Datacenters provide low-cost, efficient and flexible computing resources, so that users and applications (e.g., Google Search, Pokemon Go) share a pool of resources, and can expand into that pool as needed. Being such a critical building block of our digital world, every aspect of datacenters undergoes constant research and development both by industrial and academic communities.

At the physical level, all datacenters are built upon a network of servers, but there are many variations on exactly which hardware is used, and the topology (or graph) of the interconnections. A particularly interesting design is the server-centric datacenter network (SCDCN), for several reasons: it encourages the use of very cheap, and even legacy, components; many network topologies are possible; it allows the incorporation of existing, and extensive, research on high-performance interconnection network topologies; communication within the datacenter is fully programmable within the servers, making it an excellent platform for independent and academic research and development. Our work is precisely on algorithms for such communication, called routing algorithms.

Before I go on, let me describe how we model SCDCNs as a graph. An SCDCN with N servers and N/n switches, each with n ports, is represented by a graph on N server-nodes and N/n switch-nodes, connected by links. Each server-node, switch-node, and link represents the corresponding physical component of the topology. I’ll avoid excessive formality here by dropping the “-node” part. For reasons detailed in the paper, there are no switch-to-switch connections.

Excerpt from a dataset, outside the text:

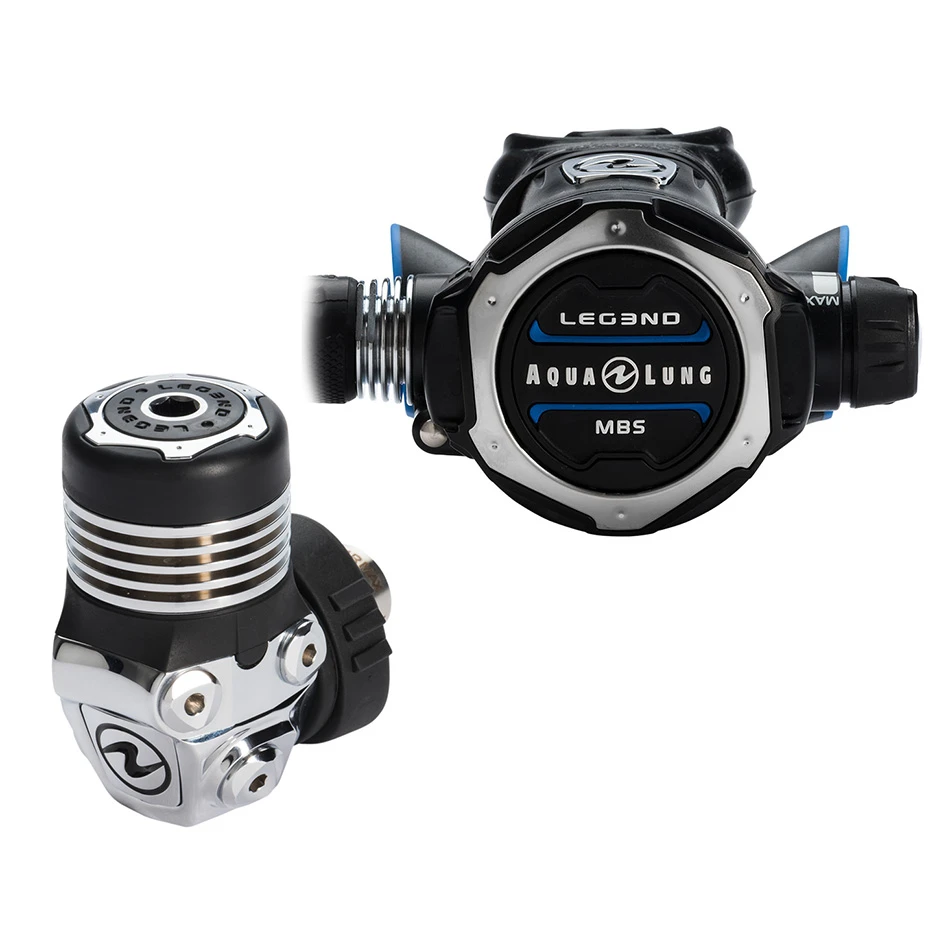 AQUALUNG Détendeur LEGEND 3 MBS - DIN 1 AQUALUNG Détendeur LEGEND 3 MBS - DIN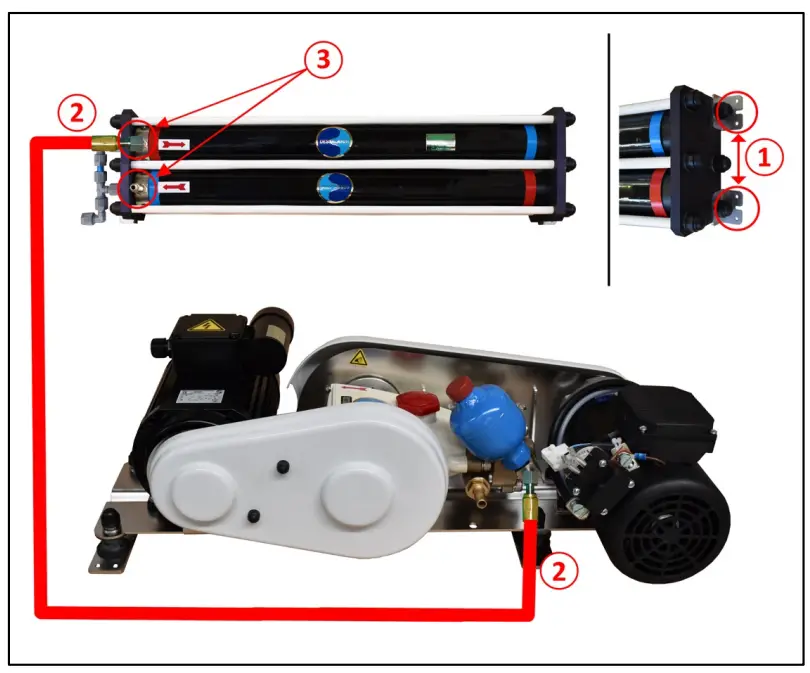DESSALATOR DUO AUTO-60 Fully Automatic Marine Watermaker - fig10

Many DCN topologies can be defined recursively, where a level k network is built from a number of level k-1 networks that are connected to one another with a number of bridge links. In our research we use the recursive structure and the bridge links to yield efficient routing algorithms for recursively defined networks. We apply them to two well-known SCDCNs that were proposed by Microsoft Research, DCell and FiConn,

We show, via an extensive experimental evaluation using our flow-level simulator, that our newly-proposed routing algorithms can yield significant improvements in terms of hop-length, fault-tolerance, load-balance, network-throughput, end-to-end latency, and workload completion time when we compare our algorithms with the existing routing algorithms for (Generalized) DCell and FiConn.

DCell, FiConn, and many other recursively-defined networks ship with a natural Dimensional routing algorithm, which is described for DCell below. Given a source server src and a destination server dst:

  • Identify the smallest m so that a level m DCell contains both src and dst,
  • Compute the bridge-link (dst’,src’) between the level (m-1) DCell containing src and the level (m-1) DCell containing dst,
  • Recursively compute paths from src to dst’ and from src’ to dst; and,
  • Piece together the recursively computed paths with the bridge-link.

It may be the case, however, that an alternative, proxy, level (m-1) DCell can be used such that a shorter path can be constructed from two bridge links and three recursively computed paths. An algorithm that searches for the proxy substructure is called a Proxy routing algorithm. This is precisely the situation depicted the the Figure below, for a level 2 FiConn that uses switches with 4 ports, where the proxy route is 2 server-server hops shorter than the dimensional route.

Proxy Routing in FiConn

Dimensional route (dashed black-grey), with 7 hops, and proxy route (thick black), with 5 hops, highlighted on a FiConn(2,4).

In our paper we identify and evaluate efficient ways of searching for and identifying proxy substructures which yield short paths. It’s a bit technical, and the details are in the paper, but the basic idea is depicted schematically in the figure below. We restrict the length of at least one of the recursively computed paths by looking at the bridge links incident to nodes near src or dst, and considering only the proxies that those bridge links are connected to. We compute the length of the proxy path through each such proxy, as well as link-states (e.g., traffic congestion) along the path, and then output the best path.

Intelligent search for proxies

Strategy for reducing size of proxy search: exploit the structure of the network to choose proxy substructures X_{k-1}^c that are inherently close to src or dst. Substructures are depicted as rounded rectangles, where GP_I and GP_0 are two possible schemes.

The details are in our paper:

A. Erickson, J. Pascual Saiz, J. Navaridas, and I. A. Stewart.
Routing Algorithms for Recursively-Defined Datacenter Networks. Submitted to a journal. Previous version in Proc. of Trustcom/BigDataSE/ISPA, 2015 IEEE, 3, 84–91, 2015.